Answer these questions from the article on the Navajo Nation's water case, one line each:
(a) How far did Help-Hood drive to reach her local well?
(b) About how many people live on the reservation?
(c) In what year did the tribe file its lawsuit?

**Selected extract**

- - - -

Navajo Nation’s quest for water and justice arrives at the Supreme Court

NAVAJO NATION, N.M. — Her hands gripping the steering wheel, Marilyn Help-Hood gingerly drove her rugged Ford pickup truck along rutted unpaved roads, occasionally sliding in the mud, in search of one thing: water.

After a bumpy 4-mile drive in the eastern reaches of the Navajo Nation reservation in Twin Lakes, New Mexico, she arrived at her local well. Helped by her son Shane, 31, Help-Hood attached a hose to a tap at the base of the well and began filling a plastic barrel in the back of her truck with the untreated water.

Help-Hood, 66, has no running water at her small one-story home and needs to regularly replenish her supplies for drinking, cooking, washing dishes and feeding her small collection of sheep, horses and dogs. Even cleaning dishes is a complicated procedure without the benefit of turning on the tap, involving two different basins of water, one for washing and one for rinsing.

Trips like the one she made one day last week are a feature of life on the reservation, where thousands of the roughly 170,000 people who live there do not have running water.

Help-Hood with her horse in Tohlakai, N.M.  (Sharon Chischilly for NBC News)

“It’s just something that has to be done,” Help-Hood said. “It’s just part of life. It’s how we are dealing with our water situation.”

As part of the tribe’s efforts to assert control over its long-term future, it filed a long-shot lawsuit in 2003 arguing that the U.S. government has a duty to assess the nation’s water needs and ensure it has enough. After lengthy litigation, that case is now before the Supreme Court, which hears oral arguments on Monday.

- - - -

**Entries provided**

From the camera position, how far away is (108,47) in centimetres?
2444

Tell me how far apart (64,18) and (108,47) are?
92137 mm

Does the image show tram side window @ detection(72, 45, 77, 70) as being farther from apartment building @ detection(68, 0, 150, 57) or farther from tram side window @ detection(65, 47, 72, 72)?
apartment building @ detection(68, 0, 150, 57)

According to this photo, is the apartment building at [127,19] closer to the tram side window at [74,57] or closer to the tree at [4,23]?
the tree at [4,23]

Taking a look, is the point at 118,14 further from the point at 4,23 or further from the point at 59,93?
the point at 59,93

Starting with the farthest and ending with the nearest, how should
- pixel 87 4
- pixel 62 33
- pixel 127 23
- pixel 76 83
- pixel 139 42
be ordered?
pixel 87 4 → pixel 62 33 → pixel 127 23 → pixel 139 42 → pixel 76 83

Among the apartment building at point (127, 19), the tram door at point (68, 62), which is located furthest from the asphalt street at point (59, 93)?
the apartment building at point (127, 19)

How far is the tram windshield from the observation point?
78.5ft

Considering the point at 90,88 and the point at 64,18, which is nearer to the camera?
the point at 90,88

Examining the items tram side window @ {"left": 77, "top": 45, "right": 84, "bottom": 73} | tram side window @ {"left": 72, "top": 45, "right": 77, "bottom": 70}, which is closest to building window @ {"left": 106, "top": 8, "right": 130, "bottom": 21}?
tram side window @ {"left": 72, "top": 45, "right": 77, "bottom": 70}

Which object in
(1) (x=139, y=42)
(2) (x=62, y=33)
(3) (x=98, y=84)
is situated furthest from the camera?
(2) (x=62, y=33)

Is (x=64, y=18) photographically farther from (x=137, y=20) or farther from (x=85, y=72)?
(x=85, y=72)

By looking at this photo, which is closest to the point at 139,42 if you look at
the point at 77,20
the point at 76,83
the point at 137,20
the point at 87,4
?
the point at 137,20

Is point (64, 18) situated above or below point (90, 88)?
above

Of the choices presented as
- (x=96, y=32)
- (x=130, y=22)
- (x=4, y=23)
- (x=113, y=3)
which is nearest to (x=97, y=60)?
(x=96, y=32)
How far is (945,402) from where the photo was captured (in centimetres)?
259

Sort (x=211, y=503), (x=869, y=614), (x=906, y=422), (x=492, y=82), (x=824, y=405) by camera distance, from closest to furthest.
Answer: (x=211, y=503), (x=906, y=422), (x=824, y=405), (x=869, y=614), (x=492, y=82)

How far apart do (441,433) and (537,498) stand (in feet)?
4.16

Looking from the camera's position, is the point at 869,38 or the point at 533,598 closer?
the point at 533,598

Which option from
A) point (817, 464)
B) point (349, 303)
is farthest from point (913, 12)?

- - - -

**Result below**
(a) 4 miles
(b) Roughly 170,000
(c) 2003